● What the task requires: Reproduce, word for word, the part of the comment on behavioral genetics and criminal responsibility that begins with the words containing "So should we" and ends with "of the Individual.".

● Extracted text:
"""

Posted by danbolser on 20 Apr 2009 at 17:17 GMT

Well, we can't really send someone to prison for a crime that they
didn't consciously commit... And if it was a crime born of their
genetic predetermination, how can we say that they consciously chose
to commit the crime?

So should we screen people who are applying for jobs where their risk
taking behaviour may put them in a position of legal responsibility?
Or should we screen the general population and send that fraction of
them to the state funded 'school for the financially challenged'? Or
do we send them to prison without trial based on their genetic guilt?
Or do we unerringly rely on our sanctified concept of the Individual
in society, and ignore such behavioural genetic risk factors?

Or perhaps such determinants will always be so marginal that they will
never require us to rethink our notion of the Individual.

What do you think?


More generally, how do we even begin to reconcile a legal system based
on the notion of culpability with such findings from behavioural
genetics? Should we bury our heads in the sand and say that some
things were never meant to be known ... or do we increasingly look for
genetic determinants of socially significant behaviours and leave the
discussion of the ramifications to 'somebody else'?

"""

(Saved entries)
"""

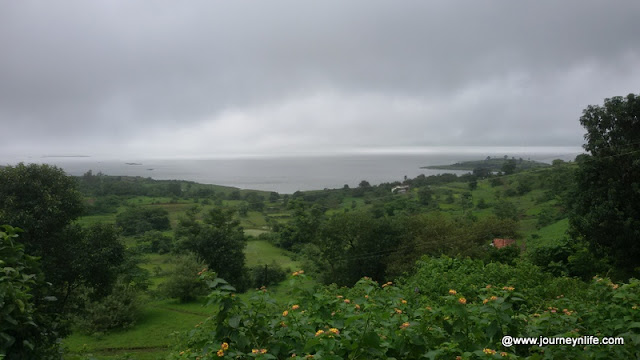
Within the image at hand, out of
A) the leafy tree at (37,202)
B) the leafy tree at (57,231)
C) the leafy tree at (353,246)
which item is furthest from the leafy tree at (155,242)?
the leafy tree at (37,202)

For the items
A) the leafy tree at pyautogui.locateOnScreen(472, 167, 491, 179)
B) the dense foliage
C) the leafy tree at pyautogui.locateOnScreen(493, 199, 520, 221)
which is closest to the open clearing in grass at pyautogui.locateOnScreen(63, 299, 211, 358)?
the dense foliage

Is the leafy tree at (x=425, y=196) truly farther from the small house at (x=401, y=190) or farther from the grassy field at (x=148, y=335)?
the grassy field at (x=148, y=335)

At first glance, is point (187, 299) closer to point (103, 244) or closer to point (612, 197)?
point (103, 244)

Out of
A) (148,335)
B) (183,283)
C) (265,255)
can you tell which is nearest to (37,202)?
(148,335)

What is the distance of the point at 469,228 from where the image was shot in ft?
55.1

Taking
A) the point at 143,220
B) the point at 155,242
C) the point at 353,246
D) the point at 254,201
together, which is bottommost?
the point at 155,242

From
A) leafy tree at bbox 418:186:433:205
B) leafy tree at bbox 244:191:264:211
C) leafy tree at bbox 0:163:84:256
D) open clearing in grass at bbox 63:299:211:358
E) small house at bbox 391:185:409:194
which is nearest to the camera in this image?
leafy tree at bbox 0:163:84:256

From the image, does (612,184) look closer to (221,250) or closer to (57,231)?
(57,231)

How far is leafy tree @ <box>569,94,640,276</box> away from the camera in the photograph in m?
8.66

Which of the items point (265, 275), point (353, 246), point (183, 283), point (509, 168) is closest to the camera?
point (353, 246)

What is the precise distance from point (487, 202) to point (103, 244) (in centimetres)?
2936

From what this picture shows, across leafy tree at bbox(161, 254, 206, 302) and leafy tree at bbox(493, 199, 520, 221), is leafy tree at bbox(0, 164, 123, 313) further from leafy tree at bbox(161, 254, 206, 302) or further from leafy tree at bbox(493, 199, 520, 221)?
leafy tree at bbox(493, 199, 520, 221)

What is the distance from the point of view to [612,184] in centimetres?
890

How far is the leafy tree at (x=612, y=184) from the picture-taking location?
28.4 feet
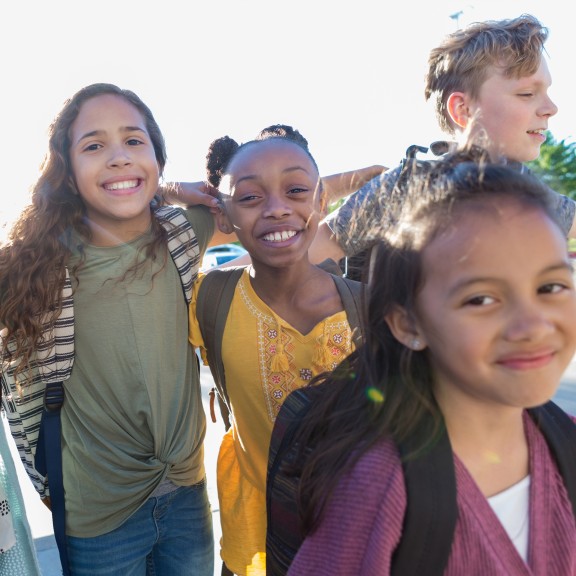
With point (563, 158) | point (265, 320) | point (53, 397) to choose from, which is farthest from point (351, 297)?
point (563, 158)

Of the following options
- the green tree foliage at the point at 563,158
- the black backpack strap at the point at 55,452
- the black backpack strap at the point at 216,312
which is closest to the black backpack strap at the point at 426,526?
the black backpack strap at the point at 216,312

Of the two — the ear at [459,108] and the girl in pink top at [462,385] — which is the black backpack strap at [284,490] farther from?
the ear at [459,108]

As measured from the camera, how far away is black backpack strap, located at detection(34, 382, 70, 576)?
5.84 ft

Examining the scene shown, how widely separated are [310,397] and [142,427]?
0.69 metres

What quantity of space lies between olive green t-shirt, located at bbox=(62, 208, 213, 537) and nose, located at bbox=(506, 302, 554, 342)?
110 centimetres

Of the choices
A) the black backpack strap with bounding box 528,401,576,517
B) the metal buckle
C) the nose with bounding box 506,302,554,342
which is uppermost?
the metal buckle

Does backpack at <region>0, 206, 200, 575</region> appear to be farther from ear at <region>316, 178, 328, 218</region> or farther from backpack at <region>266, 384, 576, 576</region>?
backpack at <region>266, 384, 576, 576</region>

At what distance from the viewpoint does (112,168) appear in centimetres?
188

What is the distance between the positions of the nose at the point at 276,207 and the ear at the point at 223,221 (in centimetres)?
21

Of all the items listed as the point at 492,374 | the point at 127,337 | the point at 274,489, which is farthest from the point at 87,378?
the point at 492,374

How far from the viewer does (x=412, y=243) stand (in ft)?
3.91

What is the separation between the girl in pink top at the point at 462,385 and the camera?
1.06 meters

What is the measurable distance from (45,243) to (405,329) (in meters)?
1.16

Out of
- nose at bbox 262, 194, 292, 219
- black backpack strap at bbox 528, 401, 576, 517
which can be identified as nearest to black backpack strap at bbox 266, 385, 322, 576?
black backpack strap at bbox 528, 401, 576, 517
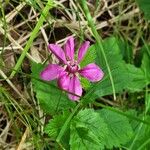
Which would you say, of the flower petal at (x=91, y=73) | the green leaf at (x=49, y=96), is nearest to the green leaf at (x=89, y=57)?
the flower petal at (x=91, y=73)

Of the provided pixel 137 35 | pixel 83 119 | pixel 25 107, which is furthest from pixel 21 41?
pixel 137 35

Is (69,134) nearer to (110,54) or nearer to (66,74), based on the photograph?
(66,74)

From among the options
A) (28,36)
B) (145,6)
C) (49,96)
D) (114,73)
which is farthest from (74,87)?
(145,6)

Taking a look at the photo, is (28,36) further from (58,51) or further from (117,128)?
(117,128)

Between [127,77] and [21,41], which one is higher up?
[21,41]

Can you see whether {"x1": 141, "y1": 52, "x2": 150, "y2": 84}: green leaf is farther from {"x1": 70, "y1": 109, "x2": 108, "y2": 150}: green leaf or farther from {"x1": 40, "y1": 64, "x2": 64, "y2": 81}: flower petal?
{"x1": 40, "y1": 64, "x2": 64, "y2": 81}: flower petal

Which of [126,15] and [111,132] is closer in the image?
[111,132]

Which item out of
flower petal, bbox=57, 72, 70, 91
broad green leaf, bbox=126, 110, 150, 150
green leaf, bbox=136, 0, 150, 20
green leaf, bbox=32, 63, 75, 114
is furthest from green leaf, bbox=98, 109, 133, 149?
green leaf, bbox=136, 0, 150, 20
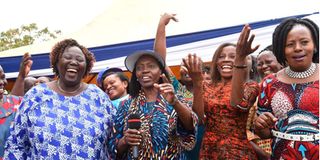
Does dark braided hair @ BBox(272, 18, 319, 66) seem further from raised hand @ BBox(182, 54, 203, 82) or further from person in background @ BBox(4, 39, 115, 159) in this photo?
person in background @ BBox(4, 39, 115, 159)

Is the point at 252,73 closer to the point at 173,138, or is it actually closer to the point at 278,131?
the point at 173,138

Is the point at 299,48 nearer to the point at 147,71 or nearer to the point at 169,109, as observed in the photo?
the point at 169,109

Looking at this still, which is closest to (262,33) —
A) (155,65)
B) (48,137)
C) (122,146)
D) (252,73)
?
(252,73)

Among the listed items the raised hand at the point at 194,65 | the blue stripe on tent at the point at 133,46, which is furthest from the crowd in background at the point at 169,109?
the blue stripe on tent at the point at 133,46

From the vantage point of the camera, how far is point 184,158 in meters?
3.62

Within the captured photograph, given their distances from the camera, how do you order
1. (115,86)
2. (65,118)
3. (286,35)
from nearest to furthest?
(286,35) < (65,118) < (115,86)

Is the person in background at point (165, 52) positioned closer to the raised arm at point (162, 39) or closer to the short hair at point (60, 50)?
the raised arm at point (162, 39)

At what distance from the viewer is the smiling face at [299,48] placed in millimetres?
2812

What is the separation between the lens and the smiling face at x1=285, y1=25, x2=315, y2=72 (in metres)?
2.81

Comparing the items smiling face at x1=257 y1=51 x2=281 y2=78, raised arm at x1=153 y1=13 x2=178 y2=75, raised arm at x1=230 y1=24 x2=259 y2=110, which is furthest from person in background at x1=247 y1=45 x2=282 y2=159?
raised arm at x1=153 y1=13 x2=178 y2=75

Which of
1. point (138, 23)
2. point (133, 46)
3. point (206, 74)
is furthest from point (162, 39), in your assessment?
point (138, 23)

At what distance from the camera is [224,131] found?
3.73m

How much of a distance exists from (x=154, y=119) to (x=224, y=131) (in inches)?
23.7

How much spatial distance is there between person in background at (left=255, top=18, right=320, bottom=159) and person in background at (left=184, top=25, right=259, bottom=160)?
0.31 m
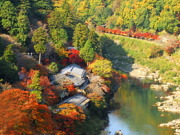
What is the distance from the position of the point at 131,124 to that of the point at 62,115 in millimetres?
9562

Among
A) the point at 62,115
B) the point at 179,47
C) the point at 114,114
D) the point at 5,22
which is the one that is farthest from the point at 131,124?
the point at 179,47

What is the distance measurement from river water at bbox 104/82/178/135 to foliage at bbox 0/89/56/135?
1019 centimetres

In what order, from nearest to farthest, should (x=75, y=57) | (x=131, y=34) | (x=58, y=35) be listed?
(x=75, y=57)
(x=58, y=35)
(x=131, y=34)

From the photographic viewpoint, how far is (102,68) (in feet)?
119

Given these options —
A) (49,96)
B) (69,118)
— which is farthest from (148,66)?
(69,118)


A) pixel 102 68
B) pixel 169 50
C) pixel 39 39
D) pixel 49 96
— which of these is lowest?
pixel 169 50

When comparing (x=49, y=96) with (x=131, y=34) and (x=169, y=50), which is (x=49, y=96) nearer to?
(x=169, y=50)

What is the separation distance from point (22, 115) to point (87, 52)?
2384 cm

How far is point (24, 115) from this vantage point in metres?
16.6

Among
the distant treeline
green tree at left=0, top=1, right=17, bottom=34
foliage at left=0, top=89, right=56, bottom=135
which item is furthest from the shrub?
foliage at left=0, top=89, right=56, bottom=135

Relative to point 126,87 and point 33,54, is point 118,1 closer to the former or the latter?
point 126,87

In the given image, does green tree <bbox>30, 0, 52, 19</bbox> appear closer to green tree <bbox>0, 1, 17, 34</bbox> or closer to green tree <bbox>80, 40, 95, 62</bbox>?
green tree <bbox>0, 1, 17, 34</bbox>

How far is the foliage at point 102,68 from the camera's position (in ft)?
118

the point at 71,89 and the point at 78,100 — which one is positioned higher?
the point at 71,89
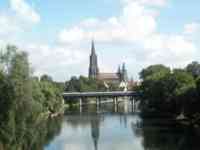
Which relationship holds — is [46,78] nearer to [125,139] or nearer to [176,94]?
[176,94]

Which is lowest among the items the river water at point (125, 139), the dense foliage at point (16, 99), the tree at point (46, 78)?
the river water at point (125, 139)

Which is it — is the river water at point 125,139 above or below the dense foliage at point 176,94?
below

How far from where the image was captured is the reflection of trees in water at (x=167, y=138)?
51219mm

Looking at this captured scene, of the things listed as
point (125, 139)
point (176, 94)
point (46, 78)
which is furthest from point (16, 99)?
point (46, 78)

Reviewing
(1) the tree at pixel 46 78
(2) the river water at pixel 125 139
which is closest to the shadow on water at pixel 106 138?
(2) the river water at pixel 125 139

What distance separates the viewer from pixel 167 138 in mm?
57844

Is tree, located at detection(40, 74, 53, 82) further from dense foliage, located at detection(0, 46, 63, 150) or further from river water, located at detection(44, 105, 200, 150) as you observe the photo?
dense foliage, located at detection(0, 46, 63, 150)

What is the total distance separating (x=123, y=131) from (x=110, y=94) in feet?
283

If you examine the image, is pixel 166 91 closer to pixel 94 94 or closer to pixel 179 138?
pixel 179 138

"""

● Answer section:
So should we screen people who are applying for jobs where their risk
taking behaviour may put them in a position of legal responsibility?
Or should we screen the general population and send that fraction of
them to the state funded 'school for the financially challenged'? Or
do we send them to prison without trial based on their genetic guilt?
Or do we unerringly rely on our sanctified concept of the Individual
in society, and ignore such behavioural genetic risk factors?

Or perhaps such determinants will always be so marginal that they will
never require us to rethink our notion of the Individual.